Knowledge base through webpages
The webpages data source allows you to gather and store content from various webpages. Your AI Agent uses this collected information to answer customer questions effectively.
Configuration
Below are the parameters you can use to configure the ingestion process:
Full website
This knowledge base starts with a seed URL. Seed URLs are the starting points for your crawl. They act as the base addresses from which the crawler begins exploring links. The crawler visits only those URLs that match the seed URLs or belong to their subdirectories.
For example, if the seed URL is https://example.com/, the crawler explores that page and all its
linked subpages such as https://example.com/blog/, https://example.com/about-us/, etc.
Excluded URLs
Excluded URLs are those you want the crawler to ignore. You can specify them using the same format as seed URLs. The crawler does not visit any URLs that match the excluded URLs or belong to their subdirectories.

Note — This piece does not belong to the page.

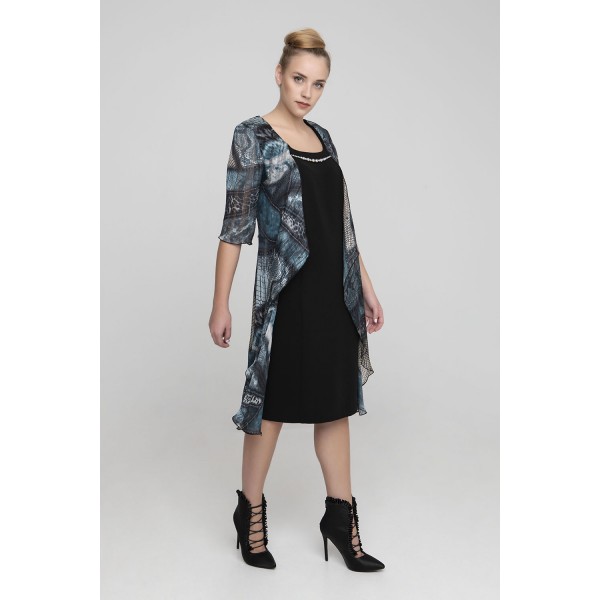 Φόρεμα μαύρο με πανό Μεγάλα Μεγέθη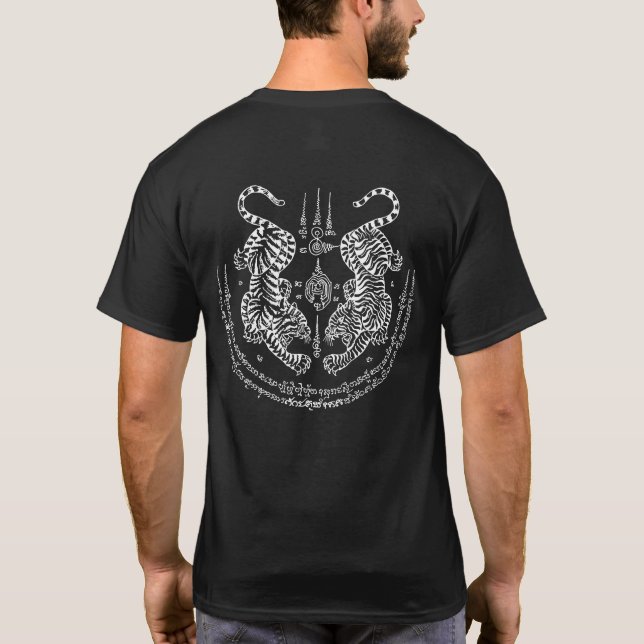 T-shirt Thai Tattoo Designs Tiger " Yant Suea Koo " White (Dos)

For example, if you exclude https://example.com/blog/, neither that page nor any pages under the
blog directory will be visited.
Single URLs
Single URLs are pages you want the crawler to visit without following any links from them.
Sitemap URLs
Sitemap URLs enable
the crawler to fetch a list of pages to visit. For example, https://example.com/sitemap.xml can be
used to locate multiple URLs for ingestion.
Excluded assets
The crawler ignores certain assets such as images, CSS, JavaScript files, and PDFs. Below is the complete list of ignored file types:
- PNG
- JPG
- JPEG
- GIF
- CSS
- JS
Add a webpage
- Navigate to Build → Knowledge bases in the top navigation bar.
- Select the knowledge base you want to add a webpage to, or create a new knowledge base as described in the Knowledge bases overview.
- Navigate to the Webpages tab.
- Click the Add button to toggle the Add Webpage sidebar.
- Select which method of ingestion you want to use.
- Type the full URL of the webpage you want to add.
Ingestion report
The Ingestion Report provides details on the results of your webpage's data ingestion. By clicking on it, you can see how your site was ingested, the time it took, and any issues encountered (for example, problematic URL fields).
- Option
- Report


Troubleshooting
CDN or WAF blocking the crawler
If your website is protected by a CDN or WAF (Web Application Firewall) such as Cloudflare, Akamai, or AWS CloudFront, the Moveo crawler may be blocked from accessing your pages. To resolve this, allowlist the Moveo crawler's IP addresses in your security settings.
Moveo crawler IP addresses:
18.192.167.15018.198.233.2203.66.239.254
- Cloudflare
- Akamai
- AWS CloudFront / WAF
- Other
- Log in to your Cloudflare dashboard.
- Select your domain.
- Go to Security → WAF → Tools.
- Under IP Access Rules, add each of the three IP addresses above with the action set to Allow.
- Log in to the Akamai Control Center.
- Navigate to Security → IP/Geo Firewall (or your WAF configuration).
- Add the three IP addresses above to your allowlist.
- If using Bot Manager, create an exception rule for these IPs under Transactional Endpoints or Custom Bot Categories.
- Open the AWS WAF console.
- Create or edit an IP set with the three IP addresses above.
- Add a Rule to your Web ACL that matches the IP set and sets the action to Allow.
- Ensure this rule has a higher priority than any blocking rules.
If you use a different WAF or CDN provider (Imperva, Fastly, etc.), add the three IP addresses listed above to your allowlist or create an equivalent bypass rule.
Frequently asked questions
-
What file types are excluded during ingestion?
The crawler ignores files with extensions PNG, JPG, JPEG, GIF, PDF, CSS, and JS. -
Can I force the crawler to follow links from Single URLs?
No. Single URLs are crawled in isolation; the crawler does not follow any further links from them. -
Is there a way to view the status of my crawl?
Yes. Open the Ingestion Report, which outlines the process duration, URL issues, and any potential errors. -
How can I block the crawler from certain sections of my site?
You can list the paths or pages to be excluded under Excluded URLs. The crawler will ignore any URLs or subdirectories specified there. -
Can I use a sitemap for just one part of my webpage?
Absolutely. Point the crawler to any sitemap URL relevant to the sections you want to crawl. -
How do I resolve issues with my CDN or WAF blocking the crawler? Allowlist the Moveo crawler IP addresses in your CDN or WAF settings. See the Troubleshooting section above for step-by-step instructions.
-
What happens if a URL is both in Seed URLs and Excluded URLs?
Excluded URLs take precedence. Any URL listed in Excluded URLs (or its subdirectories) will not be crawled. -
How can I integrate this with a site protected by login credentials?
At the moment, Moveo's crawler does not support authentication. You must provide publicly accessible URLs to be crawled. -
Does Moveo process JavaScript on my webpage?
Currently, the crawler focuses on static HTML content. If your webpage relies heavily on JavaScript for rendering, consider providing static versions of critical content for more complete indexing.